Soprattutto nella seconda metà del secolo scorso, vari movimenti antimperialisti (dai tupamaros dell’Uruguay ai Tupac Amaru del Perù) si richiamarono al suo nome.
Ma in Perù quest’anno è stata ricordato anche un altro anniversario, particolarmente triste e tragico. Una toccante cerimonia si è svolta nella città di Accomarca (regione andina di Ayacucho) in memoria delle vittime del massacro avvenuto il 14 agosto 1985.
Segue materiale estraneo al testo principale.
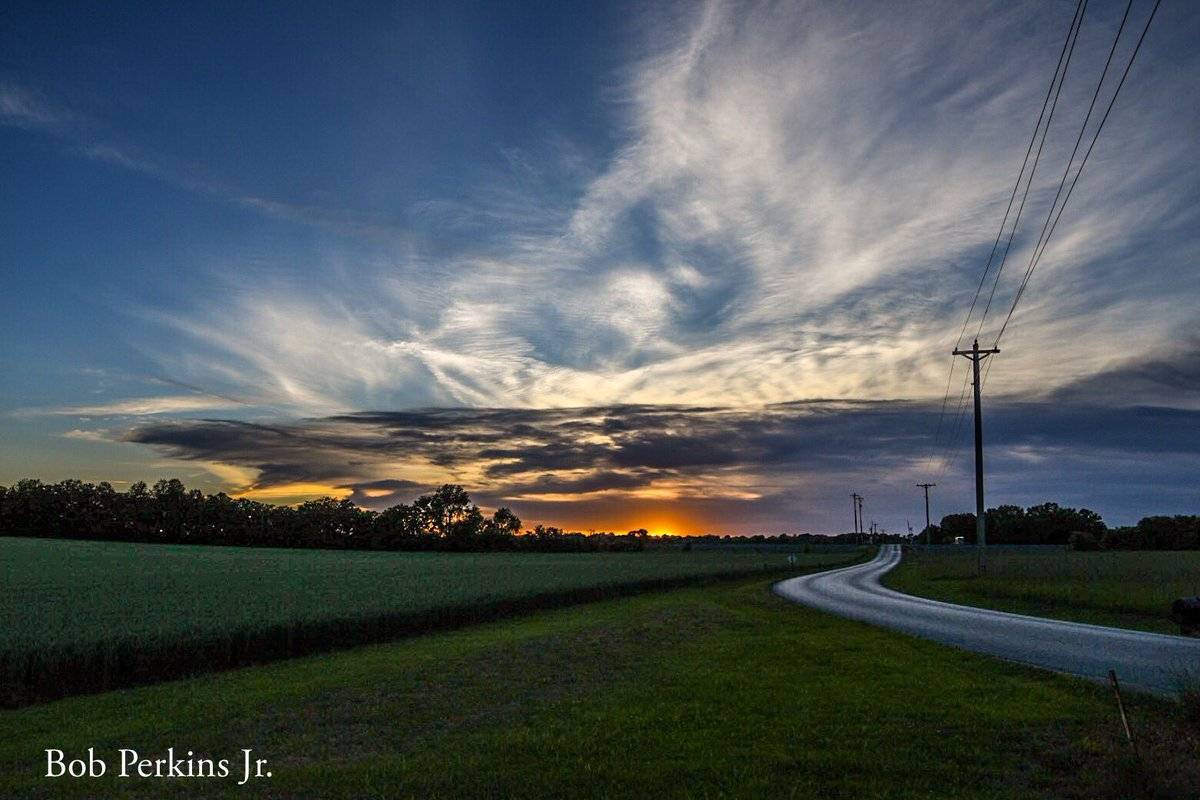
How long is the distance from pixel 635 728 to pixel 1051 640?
46.3ft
Quel giorno i soldati delle forze antiguerriglia, dopo aver rastrellato la città, radunarono gli abitanti torturando gli uomini e violentando le donne. Una settantina di persone furono rinchiuse in baracche con il tetto di paglia poi date alle fiamme mentre contemporaneamente venivano mitragliate. Tra le vittime almeno 26 bambini.
Episodi simili avvennero regolarmente per tutti gli anni ottanta, soprattutto ai danni delle comunità indigene (quechua) degli altipiani. Comunità che venivano accusate – del tutto ingiustificatamente – di dare sostegno agli insorti maoisti. Inoltre dei massacri venivano falsamente accusate le formazioni guerrigliere.
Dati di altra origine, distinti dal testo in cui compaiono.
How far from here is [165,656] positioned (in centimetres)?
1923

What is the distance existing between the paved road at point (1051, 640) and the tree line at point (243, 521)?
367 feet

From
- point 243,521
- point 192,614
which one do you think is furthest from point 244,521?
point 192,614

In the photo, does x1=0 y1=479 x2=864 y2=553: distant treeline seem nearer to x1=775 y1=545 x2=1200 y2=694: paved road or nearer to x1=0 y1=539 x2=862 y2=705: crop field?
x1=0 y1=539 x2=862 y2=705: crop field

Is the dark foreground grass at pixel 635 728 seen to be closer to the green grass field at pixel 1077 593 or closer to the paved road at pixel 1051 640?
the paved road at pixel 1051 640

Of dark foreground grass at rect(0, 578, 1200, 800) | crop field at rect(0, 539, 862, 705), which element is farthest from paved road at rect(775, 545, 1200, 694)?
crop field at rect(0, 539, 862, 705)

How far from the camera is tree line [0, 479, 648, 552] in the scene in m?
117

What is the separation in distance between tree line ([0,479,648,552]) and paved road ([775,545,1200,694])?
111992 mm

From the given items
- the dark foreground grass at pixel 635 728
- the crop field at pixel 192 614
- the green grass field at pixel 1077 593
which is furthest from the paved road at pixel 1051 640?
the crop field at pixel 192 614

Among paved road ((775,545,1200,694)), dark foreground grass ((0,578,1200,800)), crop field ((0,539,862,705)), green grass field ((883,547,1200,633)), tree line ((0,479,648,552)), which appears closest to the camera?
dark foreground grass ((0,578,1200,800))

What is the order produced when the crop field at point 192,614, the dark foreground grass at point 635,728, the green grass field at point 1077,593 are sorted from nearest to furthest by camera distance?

Ai nostri giorni delle antiche guerriglie sembra sopravvivere ben poco, anche se ogni tanto trapela qualche notizia su presunti rigurgiti insurrezionali. In agosto un sottufficiale dell’esercito peruviano era rimasto ferito negli scontri con un piccolo gruppo di aderenti al PCP-Sl nella valle dei fiumi Apurimac, Ene e Mantaro (VRAEM, regione di Vizcatàn). Un altro militare era rimasto ferito in luglio, sempre nel corso di un’operazione antiguerriglia nell’area. Sempre in agosto, una vasta operazione antiguerriglia denominata “Patriota” si era svolta contro un gruppo appartenente al Partito Comunista Militarizzato del Perù (in pratica gli eredi di Sendero Luminoso) nel medesimo distretto di Vizcatàn, dove i guerriglieri avevano organizzato una base stabile con trincee, tunnel e nascondigli. In base ai dati ufficiali diffusi dall’esercito, sarebbero stati abbattuti una quindicina di guerriglieri, mentre due soldati erano rimasti uccisi.
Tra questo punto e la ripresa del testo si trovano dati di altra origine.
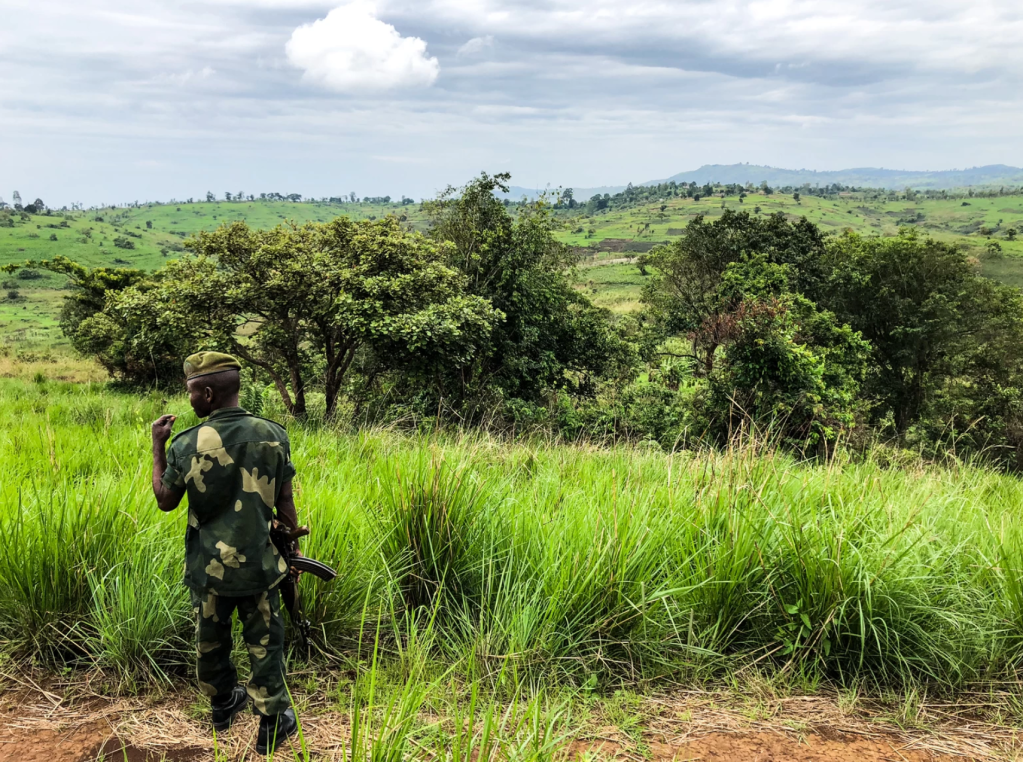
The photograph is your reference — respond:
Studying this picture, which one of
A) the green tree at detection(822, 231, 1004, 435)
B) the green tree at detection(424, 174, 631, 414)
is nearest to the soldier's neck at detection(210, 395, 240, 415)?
the green tree at detection(424, 174, 631, 414)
Verso la metà di settembre, gli agenti della PNP, la polizia nazionale, hanno arrestato a Cuzco cinque sospetti membri del Partito Comunista Militarizzato del Perù. I cinque avrebbero costituito un commando operativo nella regione del VRAEM. Condannati a 18 mesi di detenzione preventiva, in attesa che l’inchiesta porti ulteriori prove a loro carico, i maoisti risultano accusati dell’uccisione di tre persone (presunte spie o ex guerriglieri “pentiti” come Yhon Mancilla, diventato collaboratore della polizia).
Distruzioni e malattie
Ma in questi ultimi mesi sta avvenendo ben di peggio, anche delle passate repressioni e rappresaglie governative che hanno marchiato sanguinosamente il secolo scorso. Ora il governo peruviano rischia di rendersi complice dell’ennesimo genocidio silenzioso nei confronti delle ultime popolazioni tribali “non contattate”. Ossia degli indigeni che hanno scelto volontariamente l’isolamento nei loro territori ancestrali, per evitare contaminazioni di tipo sia sanitario sia culturale.
Come aveva denunciato Survival International, è quanto sta accadendo lungo il Rio Enviranel nel dipartimento di Ucayali (sud-est del Perù). Gruppi di boscaioli invadono illegalmente i territori abitati dagli indigeni costringendoli a fuggire verso il Brasile, dove potrebbero entrare in concorrenza e magari in conflitto con altre popolazioni indigene che vivono isolate (per non parlare dell’accoglienza offerta dagli attuali governanti brasiliani, notoriamente non proprio qualificati in materia).
I boscaioli abbattono soprattutto quanto rimane di alberi di mogano (quella del Perù è una delle ultime riserve di tale legame pregiato). Stando a quanto dichiarato dal portavoce del FUNAI (Fundación Nacional del Indio, organo del governo brasiliano) siamo di fronte a “una migrazione forzata dei gruppi autonomi del Perù e all’ulteriore prelievo di legname nella parte superiore dei fiumi Jurúa, Purús ed Envira”.
Dichiarazioni in aperto contrasto con quelle dell’ex presidente peruviano Alan Garcia (buonanima) secondo cui tali gruppi di indigeni semplicemente “non esistono”.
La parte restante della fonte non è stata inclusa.